Elasticsearch: DNS round robin assisted discovery

Created on 10 Nov 2014  路  7Comments  路  Source: elastic/elasticsearch

If all nodes in a cluster are added to a round robin DNS record and the following changes are made:

  • discovery.zen.ping.unicast.hosts has the DNS RR name and Zen tries connecting to all the IPs
  • clients initially connect to the cluster via the DNS RR name

Why? Modern HTTP clients will get a random node in the cluster, but if it fails they'll automatically try the rest until one works [1], when it can then discover the rest of the cluster in the normal way. Currently AFAIK to guarantee a client will always work on startup (ie. before it has a chance to discover all the other nodes in the cluster) and for unicast zen to always work, it has to be supplied with a _current_ list of at least half (?) of the master-eligible nodes.

This would make the cluster rely on DNS to operate, although I expect most people refer to their nodes via DNS anyway, so doesn't add any further dependency for people who'd want to take advantage of this.

[1] http://blog.engelke.com/2011/06/07/web-resilience-with-round-robin-dns/

:DistributeNetwork >docs help wanted

All 7 comments

I just attempted to build a cluster using round robin DNS, and was surprised to find that it doesn't seem to work.

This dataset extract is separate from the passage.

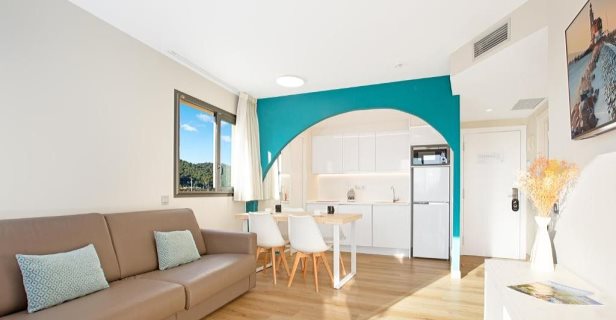 Aparthotel Odissea Park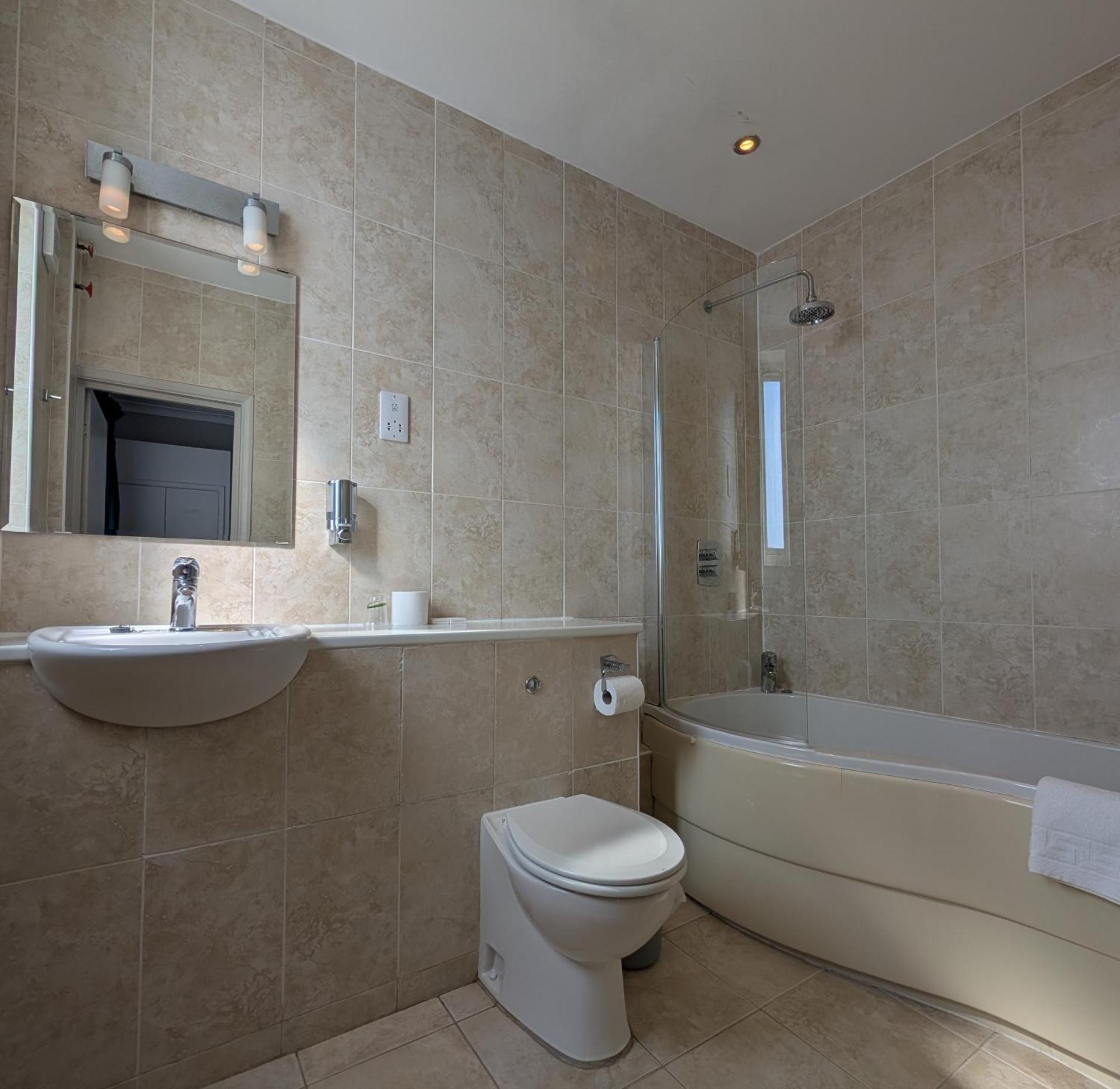 The White Rock Hotel Hastings Ngoại thất bức ảnh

Am I missing something, or is this not a supported discovery method? If not, what is the current limitation on supporting round robin DNS discovery?

:+1: Would be really nice to have this.

I _think_ this should now work with 2.0. Want to try it out and let us know?

TL;DR confirmed working with 2.1. Should this now be documented? I think for some use cases this is a great feature!

sudo docker run -i -t elasticsearch

Now add a load of docker IPs as A records for es.mydomain, making sure one matches the container above. Check:

nslookup es.mydomain
Server:     8.8.8.8
Address:    8.8.8.8#53

Non-authoritative answer:
Name:   es.mydomain
Address: 172.17.0.18
Name:   es.mydomain
Address: 172.17.0.16
Name:   es.mydomain
Address: 172.17.0.15
Name:   es.mydomain
Address: 172.17.0.19
Name:   es.mydomain
Address: 172.17.0.17

Start up another ES node:

sudo docker run -i -t elasticsearch -Des.discovery.zen.ping.unicast.hosts="es.mydomain"

It'll give "No route to host" errors for all but one of the IPs associated with es.mydomain and join the other container in a cluster.

works like a charm

@jwaldrip @ianwestcott it sounds like the TLDR; i can now bootstrap a elasticsearch master cluster using DNS? (ex. consul DNS)

It looks like this was documented at one point. Is it still? I can't find this mentioned in the Elasticsearch docs on elastic.co.

UPDATE: A-ha: found it still in the network settings documentation, where the change linked here originally put it. But it's not documented under Discovery; seems it merits a mention there?